*Text*
--
Legislative Budget Proposals Still Fail To Make SUNY Whole

By Frederick E. Kowal, Ph.D | March 26, 2022


There is a lot coming out of Albany about the state doing more to support underserved and underrepresented communities. And when the State Senate and Assembly released their long-awaited budget proposals this week, they showed a commitment to investing in our state’s chronically underfunded and stressed healthcare and higher education systems. Now is the time to ensure that key funding is included in the final budget to support the State University of New York campuses and hospitals that serve as economic lifelines for communities across our state.

Here’s the good news: the proposed 2022-2023 Executive Budget and subsequent one-house budget resolutions from the Senate and Assembly all share key areas of investment which will assist students, support faculty and staff, and ensure continued life-saving care at our SUNY teaching hospitals.

To properly fund the SUNY system, the governor and the Legislature must provide $200 million in new operating funds to the four-year SUNY campuses, as proposed in the Assembly’s budget proposal. Additionally, to support our students and strengthen our academic commitment, the final budget should include at least $88 million for hiring new faculty.

Of the 29 state-operated SUNY campuses, according to the US Census Bureau, almost two dozen are located in 20 counties with median household incomes lower than the living wage for families of four. Fifteen SUNY campuses, along with two SUNY hospitals, are located in 13 counties with poverty rates exceeding the state’s overall 12.7 percent poverty rate.

The SUNY system has long been touted by elected officials and business leaders as an economic engine for our state, and rightfully so. For every dollar invested in our public higher education system, an average of eight dollars in economic activity is generated. But what is often overlooked is that our SUNY system is not only a benefit to our state as a whole – these campuses serve as the economic lifeline for the communities where they’re located. And those communities desperately need those campuses to be thriving and healthy.
--
*Exercise brief*
Answer these from the text on SUNY funding:
(a) How much in new operating funds for the four-year SUNY campuses does it say the governor and the Legislature must provide?
(b) What is the state's overall poverty rate?
(c) On average, how much economic activity does each dollar invested in public higher education generate?

*Data section*
--
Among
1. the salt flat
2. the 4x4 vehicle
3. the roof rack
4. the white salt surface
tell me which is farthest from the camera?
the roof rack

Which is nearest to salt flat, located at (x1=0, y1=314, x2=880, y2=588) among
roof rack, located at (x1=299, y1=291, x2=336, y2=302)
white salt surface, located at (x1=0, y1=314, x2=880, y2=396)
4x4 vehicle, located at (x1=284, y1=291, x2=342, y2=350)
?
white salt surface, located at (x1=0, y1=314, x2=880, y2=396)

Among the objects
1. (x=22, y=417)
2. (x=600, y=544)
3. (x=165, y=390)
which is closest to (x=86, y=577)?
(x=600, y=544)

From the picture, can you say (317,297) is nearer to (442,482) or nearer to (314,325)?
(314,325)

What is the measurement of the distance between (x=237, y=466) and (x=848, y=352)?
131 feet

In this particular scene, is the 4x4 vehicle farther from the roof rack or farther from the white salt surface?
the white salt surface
--
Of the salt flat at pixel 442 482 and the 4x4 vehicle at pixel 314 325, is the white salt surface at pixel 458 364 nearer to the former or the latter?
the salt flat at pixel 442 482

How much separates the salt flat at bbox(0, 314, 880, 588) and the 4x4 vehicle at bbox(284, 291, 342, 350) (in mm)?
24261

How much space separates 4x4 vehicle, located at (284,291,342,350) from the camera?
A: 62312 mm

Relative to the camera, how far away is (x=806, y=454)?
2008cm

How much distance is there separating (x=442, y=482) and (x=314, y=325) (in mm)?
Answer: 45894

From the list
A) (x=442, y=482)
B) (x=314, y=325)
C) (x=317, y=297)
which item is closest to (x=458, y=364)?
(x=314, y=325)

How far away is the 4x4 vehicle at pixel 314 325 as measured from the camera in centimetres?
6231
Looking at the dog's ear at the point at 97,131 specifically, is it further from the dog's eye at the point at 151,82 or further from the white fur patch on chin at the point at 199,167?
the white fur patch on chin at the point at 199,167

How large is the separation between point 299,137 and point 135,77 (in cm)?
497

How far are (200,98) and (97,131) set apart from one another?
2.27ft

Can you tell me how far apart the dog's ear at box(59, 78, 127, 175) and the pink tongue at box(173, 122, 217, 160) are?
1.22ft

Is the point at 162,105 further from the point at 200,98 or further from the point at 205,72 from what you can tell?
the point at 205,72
--
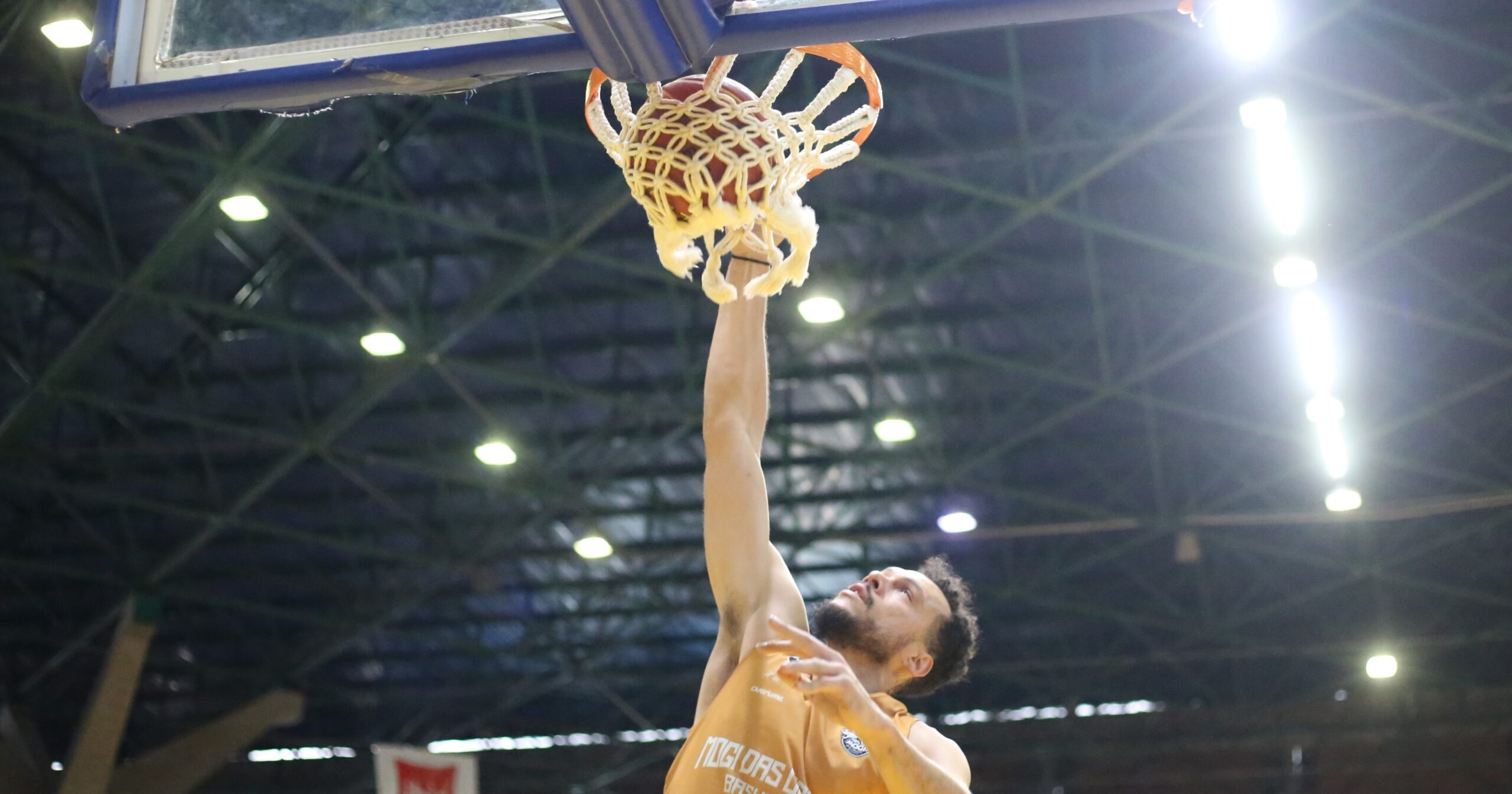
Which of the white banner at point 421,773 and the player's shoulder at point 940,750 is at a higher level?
--
*Answer to the problem*
(a) $200 million
(b) 12.7 percent
(c) Eight dollars